At this point it has many of the tools in place to leap into that of a major status among the Auroras, Aphrias, and Canopys of the world. While those companies range from $800 million to $1.5 billion in market caps, MYM Nutraceuticals remains undervalued at a roughly $27 million market cap.
MYM’s operations are spread across its assets, ranging from CannaCanada in Weedon, to its other LP subsidiary Sublime in Montreal, to its products and branded entities Joshua Tree, MyHemp Skin Therapy, and HempMed.
Still relatively new to the market, MYM has more than doubled its value since it began trading in March of this year. Acting as an umbrella for several cannabis-related outlets, MYM Nutraceuticals appears to be in line for a promotion to a bigger board in the coming quarters.
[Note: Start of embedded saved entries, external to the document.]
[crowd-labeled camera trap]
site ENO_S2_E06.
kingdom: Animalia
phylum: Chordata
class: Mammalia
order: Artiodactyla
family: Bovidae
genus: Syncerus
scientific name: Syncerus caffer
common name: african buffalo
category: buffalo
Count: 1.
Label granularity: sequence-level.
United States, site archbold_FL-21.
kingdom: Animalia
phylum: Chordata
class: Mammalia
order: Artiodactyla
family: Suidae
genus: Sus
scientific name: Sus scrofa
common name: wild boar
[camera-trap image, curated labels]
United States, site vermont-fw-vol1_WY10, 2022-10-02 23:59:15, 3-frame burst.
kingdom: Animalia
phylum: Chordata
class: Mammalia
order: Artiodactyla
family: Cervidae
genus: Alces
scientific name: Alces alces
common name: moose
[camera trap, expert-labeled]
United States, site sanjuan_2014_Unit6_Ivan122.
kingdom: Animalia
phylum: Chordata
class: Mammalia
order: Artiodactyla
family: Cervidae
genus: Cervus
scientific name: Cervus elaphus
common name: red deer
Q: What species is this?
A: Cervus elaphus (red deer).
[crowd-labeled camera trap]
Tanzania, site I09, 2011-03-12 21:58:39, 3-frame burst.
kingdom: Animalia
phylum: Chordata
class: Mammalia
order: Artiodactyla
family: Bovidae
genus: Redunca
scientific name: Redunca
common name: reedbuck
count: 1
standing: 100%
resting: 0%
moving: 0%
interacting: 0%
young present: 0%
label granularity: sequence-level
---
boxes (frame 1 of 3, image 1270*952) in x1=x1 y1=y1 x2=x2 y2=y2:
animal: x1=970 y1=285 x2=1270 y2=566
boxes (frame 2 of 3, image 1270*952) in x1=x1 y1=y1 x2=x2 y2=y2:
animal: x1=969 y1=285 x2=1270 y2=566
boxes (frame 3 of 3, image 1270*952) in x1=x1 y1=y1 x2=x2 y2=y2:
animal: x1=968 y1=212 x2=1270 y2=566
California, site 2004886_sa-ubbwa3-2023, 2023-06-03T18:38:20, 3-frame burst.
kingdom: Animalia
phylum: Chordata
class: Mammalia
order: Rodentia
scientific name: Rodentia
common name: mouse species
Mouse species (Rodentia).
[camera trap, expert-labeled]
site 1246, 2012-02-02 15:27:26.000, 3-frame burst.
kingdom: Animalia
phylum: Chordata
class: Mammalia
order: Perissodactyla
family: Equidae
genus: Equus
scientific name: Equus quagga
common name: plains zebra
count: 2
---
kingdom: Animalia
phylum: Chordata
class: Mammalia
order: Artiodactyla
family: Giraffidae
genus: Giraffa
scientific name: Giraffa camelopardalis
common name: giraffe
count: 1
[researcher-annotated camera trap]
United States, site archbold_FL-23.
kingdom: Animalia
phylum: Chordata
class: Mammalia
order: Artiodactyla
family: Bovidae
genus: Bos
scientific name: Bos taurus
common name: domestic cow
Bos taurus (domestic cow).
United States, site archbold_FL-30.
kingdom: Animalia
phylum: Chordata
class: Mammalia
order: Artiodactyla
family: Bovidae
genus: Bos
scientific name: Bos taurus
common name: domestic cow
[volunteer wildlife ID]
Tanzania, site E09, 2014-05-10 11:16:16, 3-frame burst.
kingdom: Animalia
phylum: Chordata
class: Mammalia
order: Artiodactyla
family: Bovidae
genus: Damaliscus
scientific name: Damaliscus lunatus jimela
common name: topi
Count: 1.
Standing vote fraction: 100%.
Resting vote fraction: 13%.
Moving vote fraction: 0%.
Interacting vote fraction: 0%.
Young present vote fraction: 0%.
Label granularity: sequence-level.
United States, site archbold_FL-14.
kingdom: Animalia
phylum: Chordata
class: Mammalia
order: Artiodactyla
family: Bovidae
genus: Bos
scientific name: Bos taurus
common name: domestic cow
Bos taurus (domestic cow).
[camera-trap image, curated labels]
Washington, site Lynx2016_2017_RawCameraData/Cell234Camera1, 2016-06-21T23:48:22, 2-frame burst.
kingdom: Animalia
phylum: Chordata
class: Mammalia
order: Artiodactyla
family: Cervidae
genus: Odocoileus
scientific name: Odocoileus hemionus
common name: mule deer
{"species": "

Aphria Inc., boasts itself as one of Canada’s lowest cost producers, that produces, supplies and sells medical cannabis. Located in the greenhouse capital of Canada, Leamington, Ontario, Aphria provides pharma-grade medical cannabis, and quality patient care. Aphria was the first public LP to report positive cash flow from operations, and the first to report positive earnings in consecutive quarters.
Through its wholly-owned subsidiary, Aurora Cannabis Enterprises Inc., Aurora Cannabis is a major LP, operating a 55,200 square foot, state-of-the-art production facility in Mountain View County, Alberta. Aurora made waves when it announced the construction of its 800,000 square foot “Aurora Sky” facility second 800,000 square foot production facility at the Edmonton International Airport. Aurora’s also involved in Quebec, with its third 40,000 square foot production facility set to be completed in Pointe-Claire, Quebec, on Montreal’s West Island. Aurora also holds a minority stake in leading extraction technology company Radient Technologies Inc., based in Edmonton, and a minority stake in Australian company Cann Group Limited, which was the first in Australia to conduct research on and cultivate medical cannabis. Aurora also owns German wholesale importer, exporter, and EU medical cannabis distributor Pedanios.
The granddaddy of the corporate cannabis sector, Canopy Growth is the world’s largest diversified cannabis company. Canopy boasts a wide offering of distinct brands and curated cannabis varieties in dried, oil and capsule forms. Most widely recognized is Canopy’s subsidiary Tweed which is the world’s most recognized marijuana production brand, as well as an industry educator. Accompanying Tweed in Canopy’s portfolio is medical-grade cannabis producers Bedrocan Canada. In total, Canopy Growth’s numerous state-of-the-art production facilities total over half a million square feet of GMP-certified indoor and greenhouse production capacity.